▶ Prompt A:
According to the Valentine's Day dining announcement, what will ladies receive when they arrive at any of the restaurants for dinner on 14 February 2015?

▶ Passage given:
Singapore, 6 January 2015— Bask in the spirit of love this Valentine’s Day at Pan Pacific Singapore with a trio of dining choices to celebrate the most romantic day of the year. Edge impresses with an extensive selection of culinary delights enhanced with an array of 16 crab presentations, Keyaki showcases a seven-course menu featuring the freshest Japanese produce, while Hai Tien Lo (海天楼) presents an exquisite six-course Cantonese cuisine.
On 14 February 2015, ladies will receive a rose upon their arrival at any of the restaurants for dinner.
A Shellfish Kind of Love
Valentine’s Day at Edge promises to be a vibrant, romantic experience complete with a decorated table of rose petals and candles to enhance the mood on 14 February 2015. Couples may delight in culinary highlights from around the Pacific at seven live kitchens including Seafood on Ice, Sushi, Sashimi, Asian and Western roasts, Singaporean delicacies and fresh oven-baked pizzas.
Especially for this season of love, Executive Chef Vincent Aw has prepared 16 different presentations of crab dishes featuring Alaskan King Crab; White Pepper Crab; Salted Egg Yolk Crab; Steamed Chilli Crab Bun; Squid Ink Pasta with Crab Alfredo Sauce; and Crab, Guacamole and Sundried Tomato Pizza that will delight any crab connoisseur.
A wide selection of rose-themed desserts beckons with highlights including Rosella Macaron, Lychee Rose Pate Choux, Rose Sabayon with Crumble, and Rose Tea Financier for a sweet conclusion to the evening.

[Data records]
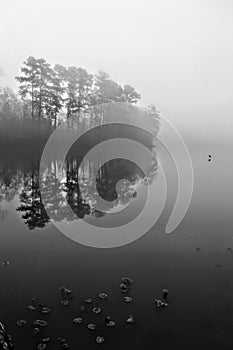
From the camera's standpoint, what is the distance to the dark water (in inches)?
307

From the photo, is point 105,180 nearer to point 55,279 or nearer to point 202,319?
point 55,279

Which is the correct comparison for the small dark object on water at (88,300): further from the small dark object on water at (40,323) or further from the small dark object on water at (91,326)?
the small dark object on water at (40,323)

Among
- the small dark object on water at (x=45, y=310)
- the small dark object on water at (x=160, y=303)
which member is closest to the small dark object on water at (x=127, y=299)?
the small dark object on water at (x=160, y=303)

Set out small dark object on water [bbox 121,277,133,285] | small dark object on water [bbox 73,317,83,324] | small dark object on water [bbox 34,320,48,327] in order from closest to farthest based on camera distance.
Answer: small dark object on water [bbox 34,320,48,327], small dark object on water [bbox 73,317,83,324], small dark object on water [bbox 121,277,133,285]

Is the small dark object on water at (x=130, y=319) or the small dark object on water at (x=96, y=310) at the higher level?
the small dark object on water at (x=96, y=310)

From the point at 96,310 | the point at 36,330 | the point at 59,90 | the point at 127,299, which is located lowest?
the point at 36,330

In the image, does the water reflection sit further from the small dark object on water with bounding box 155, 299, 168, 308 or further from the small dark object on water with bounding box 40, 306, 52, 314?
the small dark object on water with bounding box 155, 299, 168, 308

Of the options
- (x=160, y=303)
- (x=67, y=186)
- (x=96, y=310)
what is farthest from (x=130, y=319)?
(x=67, y=186)

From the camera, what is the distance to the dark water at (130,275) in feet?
25.6

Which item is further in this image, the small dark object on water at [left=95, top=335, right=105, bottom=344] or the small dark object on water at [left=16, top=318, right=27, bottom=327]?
the small dark object on water at [left=16, top=318, right=27, bottom=327]

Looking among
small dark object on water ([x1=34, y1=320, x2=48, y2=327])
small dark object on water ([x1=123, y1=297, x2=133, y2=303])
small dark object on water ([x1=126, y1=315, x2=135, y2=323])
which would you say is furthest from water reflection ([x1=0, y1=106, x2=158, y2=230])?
small dark object on water ([x1=126, y1=315, x2=135, y2=323])

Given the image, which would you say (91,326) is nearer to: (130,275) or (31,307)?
(31,307)

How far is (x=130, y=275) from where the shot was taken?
11008 millimetres

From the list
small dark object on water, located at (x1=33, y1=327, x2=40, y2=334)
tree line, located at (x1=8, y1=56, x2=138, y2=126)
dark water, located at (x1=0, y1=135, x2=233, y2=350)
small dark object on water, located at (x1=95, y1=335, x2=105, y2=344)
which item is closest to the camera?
small dark object on water, located at (x1=95, y1=335, x2=105, y2=344)
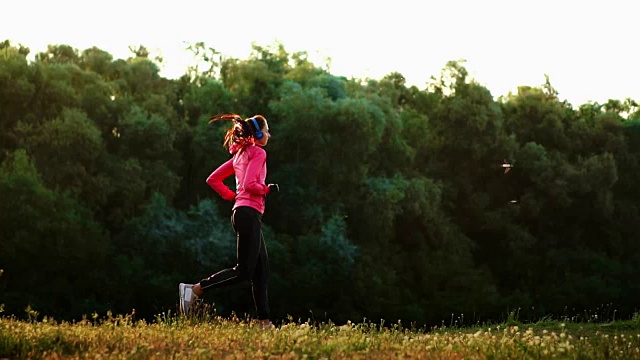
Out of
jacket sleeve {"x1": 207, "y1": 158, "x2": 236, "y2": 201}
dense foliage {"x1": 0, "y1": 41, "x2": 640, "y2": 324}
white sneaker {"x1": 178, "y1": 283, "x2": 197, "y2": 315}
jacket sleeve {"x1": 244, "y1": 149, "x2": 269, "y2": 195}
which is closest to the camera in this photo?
jacket sleeve {"x1": 244, "y1": 149, "x2": 269, "y2": 195}

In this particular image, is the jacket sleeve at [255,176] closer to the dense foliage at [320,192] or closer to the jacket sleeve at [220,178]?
the jacket sleeve at [220,178]

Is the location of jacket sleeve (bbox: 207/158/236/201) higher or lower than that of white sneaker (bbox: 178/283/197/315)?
higher

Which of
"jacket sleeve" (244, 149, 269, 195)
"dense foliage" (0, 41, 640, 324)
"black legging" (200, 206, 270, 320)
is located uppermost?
"dense foliage" (0, 41, 640, 324)

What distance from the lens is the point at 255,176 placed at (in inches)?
404

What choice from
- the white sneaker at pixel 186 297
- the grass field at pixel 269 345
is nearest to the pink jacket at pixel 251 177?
the white sneaker at pixel 186 297

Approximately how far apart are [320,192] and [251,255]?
128ft

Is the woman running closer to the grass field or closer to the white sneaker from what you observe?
the white sneaker

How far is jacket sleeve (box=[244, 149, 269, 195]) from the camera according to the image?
1019 centimetres

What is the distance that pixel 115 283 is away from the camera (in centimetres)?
4250

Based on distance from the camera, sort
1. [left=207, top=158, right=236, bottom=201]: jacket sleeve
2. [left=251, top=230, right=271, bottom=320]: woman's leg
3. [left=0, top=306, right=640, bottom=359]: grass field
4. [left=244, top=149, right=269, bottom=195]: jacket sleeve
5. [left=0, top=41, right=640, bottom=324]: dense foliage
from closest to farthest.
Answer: [left=0, top=306, right=640, bottom=359]: grass field, [left=244, top=149, right=269, bottom=195]: jacket sleeve, [left=251, top=230, right=271, bottom=320]: woman's leg, [left=207, top=158, right=236, bottom=201]: jacket sleeve, [left=0, top=41, right=640, bottom=324]: dense foliage

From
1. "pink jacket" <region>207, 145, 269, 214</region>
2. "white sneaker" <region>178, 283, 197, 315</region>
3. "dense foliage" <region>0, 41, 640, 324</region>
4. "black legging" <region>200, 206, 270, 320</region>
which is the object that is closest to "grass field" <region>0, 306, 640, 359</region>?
"black legging" <region>200, 206, 270, 320</region>

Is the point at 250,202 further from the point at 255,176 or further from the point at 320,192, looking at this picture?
the point at 320,192

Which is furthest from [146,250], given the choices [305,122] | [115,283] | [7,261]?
[305,122]

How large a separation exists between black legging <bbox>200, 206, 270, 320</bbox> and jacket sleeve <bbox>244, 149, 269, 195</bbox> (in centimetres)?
23
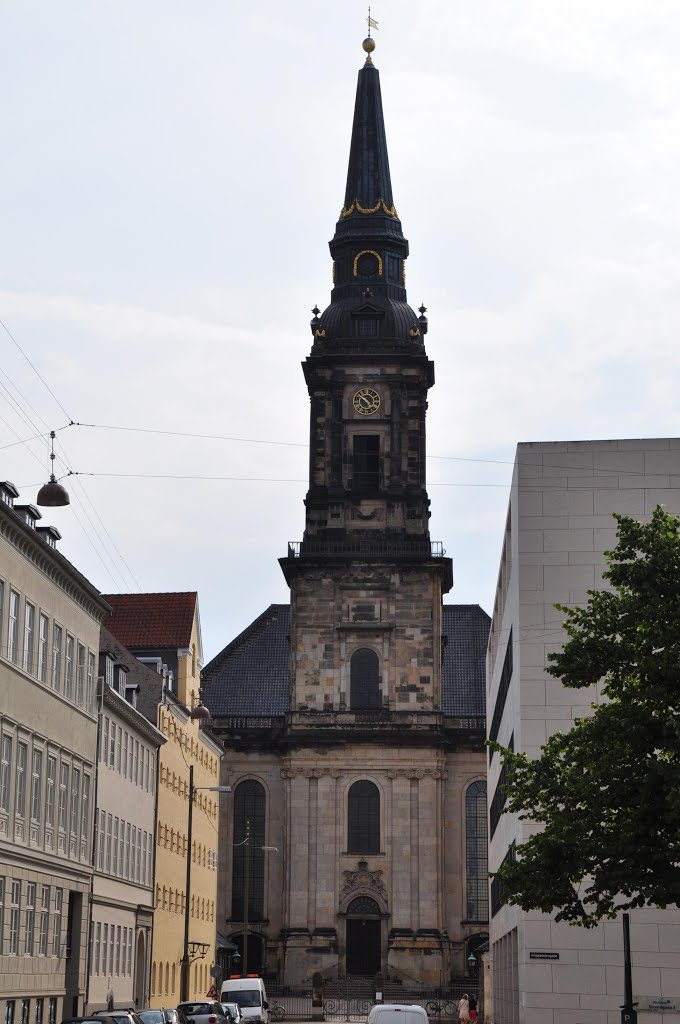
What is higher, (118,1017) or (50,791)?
(50,791)

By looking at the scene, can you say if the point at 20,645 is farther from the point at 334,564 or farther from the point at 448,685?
the point at 448,685

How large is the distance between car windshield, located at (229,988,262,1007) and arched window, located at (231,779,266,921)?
32.5m

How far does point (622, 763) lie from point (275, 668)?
82.1 metres

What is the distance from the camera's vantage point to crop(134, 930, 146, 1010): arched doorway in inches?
2608

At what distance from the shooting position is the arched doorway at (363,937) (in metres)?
96.2

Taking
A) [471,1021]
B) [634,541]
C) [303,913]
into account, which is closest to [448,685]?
[303,913]

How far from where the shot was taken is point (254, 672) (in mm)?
111938

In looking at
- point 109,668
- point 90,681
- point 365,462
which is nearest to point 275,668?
point 365,462

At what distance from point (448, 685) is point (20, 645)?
215 ft

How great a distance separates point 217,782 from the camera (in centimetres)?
9406

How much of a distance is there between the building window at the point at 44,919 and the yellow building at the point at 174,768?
19377 mm

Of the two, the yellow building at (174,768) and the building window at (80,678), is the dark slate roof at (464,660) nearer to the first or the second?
the yellow building at (174,768)

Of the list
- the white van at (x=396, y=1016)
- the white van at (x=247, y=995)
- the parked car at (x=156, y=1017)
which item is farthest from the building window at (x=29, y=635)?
the white van at (x=247, y=995)

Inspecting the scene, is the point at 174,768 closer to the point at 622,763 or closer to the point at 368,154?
the point at 368,154
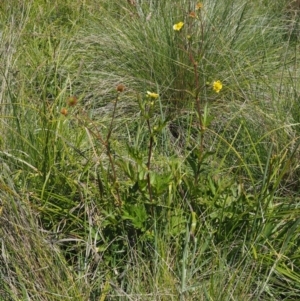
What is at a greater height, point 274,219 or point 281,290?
point 274,219

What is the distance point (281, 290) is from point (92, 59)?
176 cm

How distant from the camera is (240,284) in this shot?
5.67 feet

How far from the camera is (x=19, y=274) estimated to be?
68.5 inches

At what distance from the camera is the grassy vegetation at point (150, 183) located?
5.83ft

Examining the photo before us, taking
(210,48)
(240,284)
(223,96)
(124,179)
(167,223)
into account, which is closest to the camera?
(240,284)

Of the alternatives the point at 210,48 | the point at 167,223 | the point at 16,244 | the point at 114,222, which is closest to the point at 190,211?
the point at 167,223

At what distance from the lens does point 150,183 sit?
191 centimetres

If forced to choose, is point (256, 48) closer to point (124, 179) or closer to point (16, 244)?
point (124, 179)

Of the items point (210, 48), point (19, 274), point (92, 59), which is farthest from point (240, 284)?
point (92, 59)

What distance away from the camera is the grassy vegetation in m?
1.78

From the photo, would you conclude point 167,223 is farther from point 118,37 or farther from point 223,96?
point 118,37

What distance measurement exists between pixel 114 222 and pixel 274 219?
514mm

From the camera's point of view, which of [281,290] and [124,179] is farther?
[124,179]

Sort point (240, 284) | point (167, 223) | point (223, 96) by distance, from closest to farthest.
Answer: point (240, 284), point (167, 223), point (223, 96)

▶ Prompt B:
From the data records, copy out word for word the part that opens with the line containing "What distance measurement" and runs through the last line of the records.

▶ Right answer A:
A rose.

▶ Right answer B:
What distance measurement exists between pixel 114 222 and pixel 274 219?
514mm

From the camera's point of view, which of [281,290] and [124,179] is farther?
[124,179]

Sort point (240, 284) | point (167, 223) | point (223, 96) by distance, from closest to farthest.
Answer: point (240, 284), point (167, 223), point (223, 96)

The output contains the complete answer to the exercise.